Abstract:
Accumulating evidence over the past 20 years has indicated that the brain has an endogenous immune system, mediated at the local level predominantly by microglial cells. The primary role of an inflammatory response is to protect the host against a foreign stimulus, remove damaged cells and to initiate repair and regeneration of damaged tissue. However, it has become increasingly evident that this inflammatory response, in addition to its role in host defence and repair, can exert detrimental effects in the central nervous system (CNS). Neuroinflammation, as this response is now commonly known, has been implicated in the pathogenesis of many neurodegenerative diseases. Microglia, the resident macrophage of the brain, play a central role in sustaining this inflammatory response through the release of proinflammatory and potentially cytotoxic mediators. Hypothermia is neuroprotective, and these properties are thought to be mediated, in part, by the suppression of microglial activation.

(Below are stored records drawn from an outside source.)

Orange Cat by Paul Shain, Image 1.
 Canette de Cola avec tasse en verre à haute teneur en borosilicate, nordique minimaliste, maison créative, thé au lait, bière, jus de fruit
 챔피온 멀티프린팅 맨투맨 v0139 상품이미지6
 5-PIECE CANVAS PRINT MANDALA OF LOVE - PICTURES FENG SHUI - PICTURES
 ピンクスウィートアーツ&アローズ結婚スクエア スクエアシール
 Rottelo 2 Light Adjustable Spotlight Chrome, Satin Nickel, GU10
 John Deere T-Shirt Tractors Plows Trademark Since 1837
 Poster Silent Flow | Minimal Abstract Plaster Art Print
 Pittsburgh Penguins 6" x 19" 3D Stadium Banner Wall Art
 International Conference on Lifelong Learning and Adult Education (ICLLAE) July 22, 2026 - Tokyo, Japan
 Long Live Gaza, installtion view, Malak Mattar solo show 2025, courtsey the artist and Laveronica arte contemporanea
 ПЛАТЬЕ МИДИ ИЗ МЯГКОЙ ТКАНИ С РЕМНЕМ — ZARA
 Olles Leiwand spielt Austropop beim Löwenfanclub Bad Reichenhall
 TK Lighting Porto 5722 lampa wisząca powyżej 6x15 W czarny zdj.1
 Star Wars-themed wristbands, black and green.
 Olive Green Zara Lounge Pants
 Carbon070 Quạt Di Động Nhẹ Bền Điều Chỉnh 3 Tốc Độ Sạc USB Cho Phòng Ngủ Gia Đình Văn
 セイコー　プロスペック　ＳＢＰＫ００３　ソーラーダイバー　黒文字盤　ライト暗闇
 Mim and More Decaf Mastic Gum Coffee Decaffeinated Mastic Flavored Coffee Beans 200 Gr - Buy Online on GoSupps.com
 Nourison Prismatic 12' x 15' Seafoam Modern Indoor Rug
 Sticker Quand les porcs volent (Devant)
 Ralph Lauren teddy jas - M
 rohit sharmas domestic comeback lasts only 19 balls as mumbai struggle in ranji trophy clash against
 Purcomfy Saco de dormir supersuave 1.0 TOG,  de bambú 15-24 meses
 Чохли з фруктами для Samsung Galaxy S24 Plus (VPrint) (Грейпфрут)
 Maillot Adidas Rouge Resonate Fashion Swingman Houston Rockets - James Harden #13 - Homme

The BV-2 microglial cell line was used to investigate the mechanisms involved in the activation and inhibition of microglia. Lipopolysaccharide (LPS)-induced activation of BV-2 cells led to the up-regulation of inducible nitric oxide synthase (iNOS) and cyclooxygenase (COX)-2, the release of inflammatory mediators such as nitric oxide (NO), prostaglandin (PG)-E2, interleukin (IL)-6 and tumour necrosis factor (TNF)-α, and a change to a phagocytic phenotype. This response was mediated by the initiation of signal transduction pathways that culminated in transcription and translation of the inflammatory genes. Hypothermia (33°C) caused complete suppression of iNOS and NO whilst displaying little or no effect on IL-6 and TNF-α respectively. In contrast, LPS-induced COX-2 expression and PGE2 release was super-induced in response to hypothermia. A co-culture model of neuroinflammation was developed to investigate microglial-neuronal interactions. LPS/interferon (IFN)-γ activated BV-2 cells required direct contact with SK-N-SH neuroblastoma cells to elicit a cytotoxic phenotype. Hypothermia and the selective iNOS inhibitor S-methylisothiourea (S-MT) protected against this BV-2-induced SK-N-SH cell death, strongly implicating NO as the major candidate molecule in microglial-induced neuronal cell death.
Thus, microglial activation sustains the chronic inflammatory response in the CNS and in doing so contributes to further neuronal death. Inhibition of the detrimental facets of microglial activation may provide some protection against neurodegeneration.